Altman walks back AI ‘jobs apocalypse’ warning, says white-collar displacement under-delivered

TL;DR:

  • OpenAI CEO Sam Altman told a Commonwealth Bank of Australia conference in Sydney he was “delighted to be wrong” that AI would eliminate entry-level white-collar jobs at the pace he had expected, and now believes a “jobs apocalypse” is unlikely.
  • Altman said he and his executives had been “roughly right” on the technological predictions made at ChatGPT’s 2022 launch but “pretty wrong” on the social and economic implications, citing a personal experiment in which he reverted to handling Slack and email himself after AI auto-replies under-delivered.
  • The softening lands amid OpenAI’s preparation for a confidential US IPO filing in the coming weeks, with the company reportedly aiming for a $1 trillion (£740 billion) valuation and raising at least $60 billion (£44 billion).

The comments are notable because they directly contradict the displacement narrative now being acted on by several UK and global lenders — HSBC, Standard Chartered and CBA among them — that have publicly attributed job cuts to AI, and they will be quoted in UK economic-policy debates on AI’s labour-market trajectory.

Context and Background

Altman’s softening on jobs is partial: he was careful to note “it still may”, reserving the option to revert to the alarm position. The structural argument he advances — that the “human part” of employment is harder to outsource than he expected — is more interesting than the headline. His specific example, AI-drafted Slack replies that he stopped using because “we really do care about our interactions with people”, maps directly onto the customer-experience differentiation case Octopus Legacy made today for its AI-assisted probate launch (covered separately by Resultsense).

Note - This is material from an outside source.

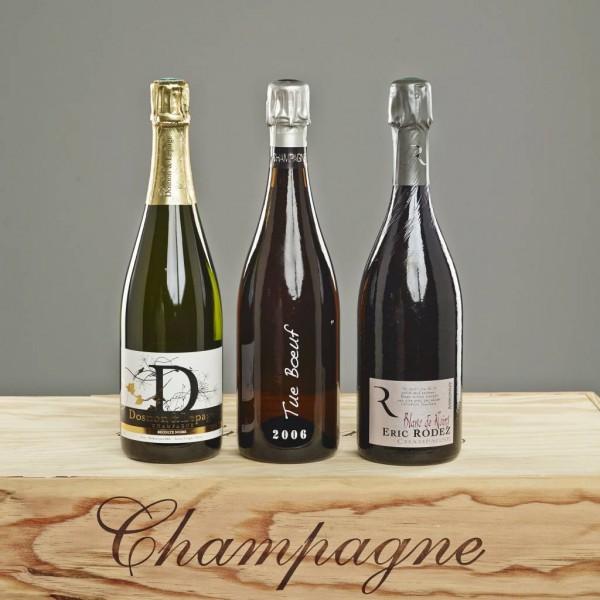 "Taster Pack ""Blanc de Noir Champagnes"""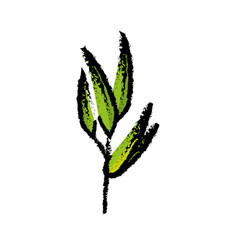 bamboo leaves icon vector image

The position contrasts with the explicit AI-displacement claims being made by major UK financial-services employers. HSBC’s CEO has told staff “don’t fight AI” as the bank cuts roles; Standard Chartered’s CEO apologised earlier this month for the “upset caused” by AI-displacement comments; Amazon has publicly attributed white-collar reductions to AI automation. The UK Office for Budget Responsibility estimates AI could materially affect 40% of the UK labour force over the next decade, with the majority of occupations complemented rather than substituted — a framing closer to Altman’s revised view than to the executive rhetoric.

For UK readers, the relevant question is whether the substantive picture matches Altman’s or his banking-CEO peers’. UK Office for National Statistics labour-market data through Q1 2026 shows some softening in entry-level professional-services roles but not the structural-displacement signal the alarm position would predict. The IMF, OECD and Bank of England have all published more measured estimates in the past year. Altman is now closer to that mainstream view than he was a year ago.

Looking Forward

The softening matters for UK policy because OpenAI’s positioning shapes the Overton window for AI-labour conversations. With Altman publicly conceding white-collar displacement is slower than feared, UK ministers and the Tony Blair Institute (which has anchored optimistic projections) gain rhetorical room to focus on complement-not-substitute framings. Expect the contradiction with UK banking executive statements to be raised in the next round of Treasury Select Committee oral evidence sessions on AI-and-jobs in the UK financial sector.